2. the decision support scenario where scalarization of a reward vector is not viable (for example, in the case of subjective preferences, which defy explicit quantification), so the agent needs to learn a set of policies, and then present these to a user who will select their preferred option, and

3. the known weights scenario where the desired trade-off between objectives is known, but its nature is such that the returns are non-additive (i.e. if the user's utility function is non-linear), and therefore standard single-objective methods based on the Bellman equation can't be directly applied.

We propose a taxonomy of MORL problems in terms of the number of policies they require (single or multi-policy), the form of utility/scalarization function supported (linear or non-linear), and whether deterministic or stochastic policies are allowed, and relate this to the nature of the set of solutions which the MO algorithm needs to output. This taxonomy is then used to categorize existing MO planning and MORL methods.

One final important contribution is identifying the distinction between maximising Expected Scalarised Return (ESR) or Scalarised Expected Return (SER). The former is appropriate in cases where we are concerned about the results within each individual episode (for example, when treating a patient - that patient will only care about their own individual experience), while SER is appropriate if we care about the average return over multiple episodes. This has turned out to be a much more important issue than I anticipated at the time of the survey, and Diederik Roijers and his colleagues have examined it more closely since then (e.g., Multi-objective Reinforcement Learning for the Expected Utility of the Return)

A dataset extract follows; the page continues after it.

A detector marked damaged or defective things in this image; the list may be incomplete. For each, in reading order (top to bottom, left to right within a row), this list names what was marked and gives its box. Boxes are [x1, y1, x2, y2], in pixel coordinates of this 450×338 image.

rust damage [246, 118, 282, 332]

• I didn't know the Liu paper was plagiarized. I think I will modify my answer accordingly. From now on I'll refer to your work instead in similar questions. Jan 15 at 15:43

Markov decision problems are usually defined with a reward function $$r:\mathcal{S}\times\mathcal{A}\rightarrow\mathbb{R}$$, and in these cases the rewards are expected to be scalar real values. This makes reinforcement learning (RL) easier, for example when defining a policy $$\pi(s,a)=\arg\max_a Q(s,a)$$, it is clear what is the maximum of the Q-factors in state $$s$$.

As you might have also realized, in practice however, problems often have multiple objectives that we wish to optimize at the same time. This is called multiobjective optimization and the related RL field is multiobjective reinforcement learning (MORL). If you have access to the paper Liu, Xu, Hu: Multiobjective Reinforcement Learning: A Comprehensive Overview (2015) you might be interested in reading it. (Edit: as Peter noted in his answer, the original version of this paper was found to be a plagiarism of various other works. Please refer to his answer for better resources.)

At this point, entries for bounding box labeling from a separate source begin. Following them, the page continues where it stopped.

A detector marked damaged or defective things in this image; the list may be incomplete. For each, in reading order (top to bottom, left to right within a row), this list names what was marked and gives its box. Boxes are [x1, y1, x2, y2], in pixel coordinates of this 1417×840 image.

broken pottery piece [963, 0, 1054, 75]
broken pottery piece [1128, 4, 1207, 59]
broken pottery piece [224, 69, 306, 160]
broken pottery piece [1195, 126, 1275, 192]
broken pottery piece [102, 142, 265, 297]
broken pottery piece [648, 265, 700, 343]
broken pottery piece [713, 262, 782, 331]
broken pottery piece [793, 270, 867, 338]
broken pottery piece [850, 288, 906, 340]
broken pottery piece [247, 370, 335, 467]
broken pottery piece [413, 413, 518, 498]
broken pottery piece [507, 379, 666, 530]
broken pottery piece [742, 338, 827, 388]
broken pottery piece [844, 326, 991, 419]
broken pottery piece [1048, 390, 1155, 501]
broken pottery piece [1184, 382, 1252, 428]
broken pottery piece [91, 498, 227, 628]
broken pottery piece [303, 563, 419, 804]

The above-mentioned paper categorizes methods for dealing with multiple rewards into two categories:

• single objective strategy, where multiple rewards are somehow aggregated into one scalar value. This can be done by giving weights to rewards, making some of the objectives a constraint and optimize the others, ranking the objectives and optimize them in order etc. (Note: in my experience, weighted sum of rewards is not a good objective as it might combine two completely unrelated objectives in a very forced way.)
• Pareto strategy, where the goal is to find Pareto-optimal strategies or a Pareto front. In this case we keep the rewards a vector and may compute a composite Q-factor, eg.: $$\bar{Q}(s,a)=[Q_1(s,a), \ldots, Q_N(s,a)]$$ and may have to modify the $$\arg\max_a$$ function to select the maximum in a Pareto sense.

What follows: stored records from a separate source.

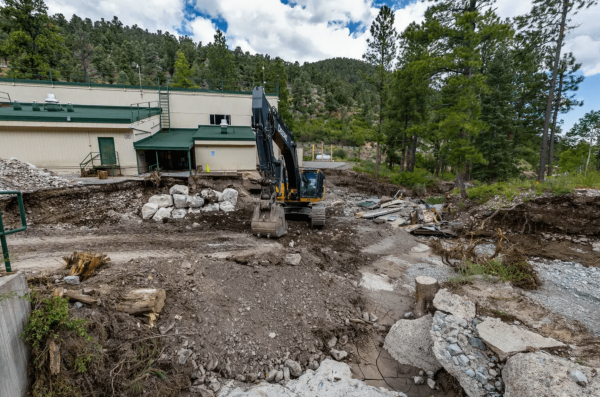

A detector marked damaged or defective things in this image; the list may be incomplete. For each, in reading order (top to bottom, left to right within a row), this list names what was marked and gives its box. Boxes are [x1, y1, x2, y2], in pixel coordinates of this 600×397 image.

broken concrete [434, 288, 476, 318]
broken concrete [384, 312, 440, 372]
broken concrete [476, 318, 564, 360]
broken concrete [218, 358, 400, 394]
broken concrete [504, 352, 596, 394]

Finally, I believe it is important to remind you that all these methods really depend on the use-case and on what you really want to achieve and that there is no one solution that fits all. Even after finding an appropriate method you might find yourself spending time tweaking hyper-parameters just so that your RL agent would do what you would like it to do in one specific scenario and do something else in a slightly different scenario. (Eg. taking over on a highway vs. taking over on a country road).